Synopsis : Paula était présente lors de l’assassinat de son père, professeur à l’université de Medellín. Alors que l’enquête officielle est déjà classée, Paula fait la connaissance de l’assassin, Jesús. La relation qui se noue entre eux, malgré le désir de vengeance de Paula, va ébranler les certitudes de cette dernière. Inspiré par une tragédie autobiographique de la réalisatrice.
♥♥♥♥♥
Le second long-métrage de Laura Mora, réalisatrice medellinense, s’inspire d’un événement traumatisant qu’elle a vécu il y a plusieurs années. En 2002, le père de la cinéaste est assassiné par un sicario, ces tueurs à gages qui brutalisent la population colombienne. Comme la protagoniste (Natasha Jaramillo), elle assiste impuissante à cet acte barbare. Le meurtre injuste, soudain et violent d’un parent, auquel s’ajoute l’inefficacité du système judiciaire, déclenche une transformation psychique radicale chez l’héroïne, alter ego fictif de Laura. Lita dont les seules préoccupations jusqu’à-là étaient les cours, les amis et la photographie, se lance dans une quête de vengeance sous le prénom de Paula qui la fait quitter le confort d’une classe moyenne pour s’aventurer dans les quartiers pauvres de Medellín où règne la loi du plus fort sur une population précaire. Bien que de prime abord ce thriller dramatique semble brosser une peinture sur la violence découlant des inégalités sociales, il évoque surtout le rapport à la vengeance, au trauma, à la foi religieuse et aux limites de l’empathie. Ainsi, Matar a Jesús apparaît comme une tentative d’achever un deuil à travers la fiction cinématographique. Par ce biais, la réalisatrice imagine sa réaction si elle avait été confrontée à l’assassin afin de la mettre en scène. Privilégiant un style néoréaliste à la Víctor Gaviria, réalisateur colombien reconnu pour ses œuvres reflétant de manière perspicace la réalité de son pays, l’action se déroule dans des décors réels et le scénario se base beaucoup sur un jeu d’improvisation par des acteurs non-professionnels, repérés dans les rues de la ville natale de la cinéaste. La réappropriation d’une expérience personnelle épouvantable par une approche réaliste évite un pathos et un sensationnalisme excessifs. Œuvre cinématographique authentique qui dégage une intensité et une tension crescendo, tant dans l’évolution des personnages que dans l’image exacerbée par la frénésie de la photographie de James L. Brown (Nerve), Matar a Jesús chamboule les spectateurs en même temps que l’héroïne se métamorphose pour aboutir à une scène finale dont la force ne laisse pas indifférent.

Items répertoriés ▸
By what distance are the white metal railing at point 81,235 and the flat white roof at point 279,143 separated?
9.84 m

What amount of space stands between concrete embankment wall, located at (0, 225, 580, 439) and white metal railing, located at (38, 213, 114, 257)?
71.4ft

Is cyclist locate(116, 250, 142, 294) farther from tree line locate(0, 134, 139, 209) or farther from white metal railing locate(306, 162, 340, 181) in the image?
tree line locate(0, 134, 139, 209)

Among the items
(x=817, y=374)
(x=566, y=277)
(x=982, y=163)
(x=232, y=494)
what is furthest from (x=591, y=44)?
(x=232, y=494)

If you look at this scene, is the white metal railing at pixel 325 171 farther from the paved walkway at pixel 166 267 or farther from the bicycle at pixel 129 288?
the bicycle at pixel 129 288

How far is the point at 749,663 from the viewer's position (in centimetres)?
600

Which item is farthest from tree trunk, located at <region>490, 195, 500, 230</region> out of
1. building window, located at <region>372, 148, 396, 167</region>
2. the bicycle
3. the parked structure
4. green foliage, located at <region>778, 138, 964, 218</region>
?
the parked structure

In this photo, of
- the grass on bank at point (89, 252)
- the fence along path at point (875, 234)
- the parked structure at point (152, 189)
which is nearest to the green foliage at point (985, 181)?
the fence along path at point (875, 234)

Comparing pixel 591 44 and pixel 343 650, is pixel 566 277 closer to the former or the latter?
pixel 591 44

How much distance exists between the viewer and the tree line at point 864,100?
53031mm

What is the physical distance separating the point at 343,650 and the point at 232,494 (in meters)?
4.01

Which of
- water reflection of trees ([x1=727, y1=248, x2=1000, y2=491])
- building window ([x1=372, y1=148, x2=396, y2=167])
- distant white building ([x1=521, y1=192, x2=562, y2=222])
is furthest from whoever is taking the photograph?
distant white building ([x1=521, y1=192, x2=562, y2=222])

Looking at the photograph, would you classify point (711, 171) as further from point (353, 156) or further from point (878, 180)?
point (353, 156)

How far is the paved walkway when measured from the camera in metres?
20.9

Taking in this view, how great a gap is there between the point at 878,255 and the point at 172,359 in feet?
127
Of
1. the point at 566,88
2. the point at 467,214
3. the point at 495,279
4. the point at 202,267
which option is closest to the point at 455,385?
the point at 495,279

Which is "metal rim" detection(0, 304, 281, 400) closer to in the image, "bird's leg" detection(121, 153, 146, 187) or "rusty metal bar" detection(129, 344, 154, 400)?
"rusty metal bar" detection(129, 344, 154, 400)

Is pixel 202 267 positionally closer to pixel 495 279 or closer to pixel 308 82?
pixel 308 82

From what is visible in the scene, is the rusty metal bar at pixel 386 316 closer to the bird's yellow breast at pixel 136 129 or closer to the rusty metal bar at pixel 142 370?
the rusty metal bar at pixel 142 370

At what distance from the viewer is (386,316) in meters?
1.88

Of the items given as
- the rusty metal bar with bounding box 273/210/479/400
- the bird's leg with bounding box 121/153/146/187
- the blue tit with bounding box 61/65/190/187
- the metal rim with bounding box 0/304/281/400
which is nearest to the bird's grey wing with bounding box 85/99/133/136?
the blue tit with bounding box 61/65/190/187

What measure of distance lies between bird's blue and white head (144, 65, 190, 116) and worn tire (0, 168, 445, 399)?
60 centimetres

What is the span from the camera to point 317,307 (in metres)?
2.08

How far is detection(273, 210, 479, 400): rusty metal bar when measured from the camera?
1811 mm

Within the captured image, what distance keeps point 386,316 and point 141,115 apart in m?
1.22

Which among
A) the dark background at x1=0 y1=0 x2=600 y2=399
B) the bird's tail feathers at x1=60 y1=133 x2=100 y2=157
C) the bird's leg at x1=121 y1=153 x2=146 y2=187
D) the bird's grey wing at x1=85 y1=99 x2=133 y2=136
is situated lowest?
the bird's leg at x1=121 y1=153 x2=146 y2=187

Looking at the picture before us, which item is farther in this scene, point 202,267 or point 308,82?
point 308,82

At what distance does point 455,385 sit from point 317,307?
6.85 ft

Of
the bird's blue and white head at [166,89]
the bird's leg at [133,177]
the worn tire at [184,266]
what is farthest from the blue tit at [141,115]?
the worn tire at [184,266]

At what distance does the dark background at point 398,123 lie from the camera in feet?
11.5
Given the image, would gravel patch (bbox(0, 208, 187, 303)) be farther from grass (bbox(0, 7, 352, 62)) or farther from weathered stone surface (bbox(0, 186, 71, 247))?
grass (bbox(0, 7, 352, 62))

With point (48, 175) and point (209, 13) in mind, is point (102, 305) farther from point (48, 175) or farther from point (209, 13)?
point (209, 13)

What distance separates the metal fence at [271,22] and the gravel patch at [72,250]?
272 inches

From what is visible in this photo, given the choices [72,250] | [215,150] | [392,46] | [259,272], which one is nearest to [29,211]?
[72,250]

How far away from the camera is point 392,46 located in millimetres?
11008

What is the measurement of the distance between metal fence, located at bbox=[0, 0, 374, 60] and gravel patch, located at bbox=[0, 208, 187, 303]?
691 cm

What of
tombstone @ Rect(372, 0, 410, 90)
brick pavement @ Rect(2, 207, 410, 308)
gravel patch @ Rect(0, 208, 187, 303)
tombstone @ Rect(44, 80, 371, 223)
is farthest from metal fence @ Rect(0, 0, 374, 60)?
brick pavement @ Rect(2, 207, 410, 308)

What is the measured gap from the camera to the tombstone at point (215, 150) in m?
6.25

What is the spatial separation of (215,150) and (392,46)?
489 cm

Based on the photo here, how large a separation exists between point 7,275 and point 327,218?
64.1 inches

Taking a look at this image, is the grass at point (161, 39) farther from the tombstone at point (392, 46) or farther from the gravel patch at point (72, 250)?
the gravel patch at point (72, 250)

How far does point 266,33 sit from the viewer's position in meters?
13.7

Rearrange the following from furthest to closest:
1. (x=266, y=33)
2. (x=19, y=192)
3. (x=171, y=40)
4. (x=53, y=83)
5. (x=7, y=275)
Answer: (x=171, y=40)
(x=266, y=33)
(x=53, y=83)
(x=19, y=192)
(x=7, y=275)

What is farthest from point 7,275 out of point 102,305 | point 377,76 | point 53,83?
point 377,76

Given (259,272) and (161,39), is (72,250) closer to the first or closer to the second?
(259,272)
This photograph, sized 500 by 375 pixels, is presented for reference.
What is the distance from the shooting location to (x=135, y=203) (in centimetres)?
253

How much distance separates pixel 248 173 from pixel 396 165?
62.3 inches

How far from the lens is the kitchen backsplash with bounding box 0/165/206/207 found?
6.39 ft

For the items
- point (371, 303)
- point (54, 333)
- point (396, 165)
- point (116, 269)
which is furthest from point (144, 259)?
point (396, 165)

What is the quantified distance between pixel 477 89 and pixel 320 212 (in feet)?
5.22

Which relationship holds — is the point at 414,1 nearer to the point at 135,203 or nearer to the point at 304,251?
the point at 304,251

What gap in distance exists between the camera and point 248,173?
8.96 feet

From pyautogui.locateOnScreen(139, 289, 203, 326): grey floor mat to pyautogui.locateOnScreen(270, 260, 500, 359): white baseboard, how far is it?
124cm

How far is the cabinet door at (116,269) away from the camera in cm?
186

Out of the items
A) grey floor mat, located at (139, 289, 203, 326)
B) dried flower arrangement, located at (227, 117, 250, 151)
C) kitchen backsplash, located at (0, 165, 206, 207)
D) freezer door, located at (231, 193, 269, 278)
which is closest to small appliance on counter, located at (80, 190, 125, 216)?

Consigne ▸ Dans la critique du film Matar a Jesús, recopiez à l'identique le passage qui commence par « Synopsis : Paula » et se poursuit jusqu'à « de la réalisatrice. » inclus.

Solution rédigée ▸
Synopsis : Paula était présente lors de l’assassinat de son père, professeur à l’université de Medellín. Alors que l’enquête officielle est déjà classée, Paula fait la connaissance de l’assassin, Jesús. La relation qui se noue entre eux, malgré le désir de vengeance de Paula, va ébranler les certitudes de cette dernière. Inspiré par une tragédie autobiographique de la réalisatrice.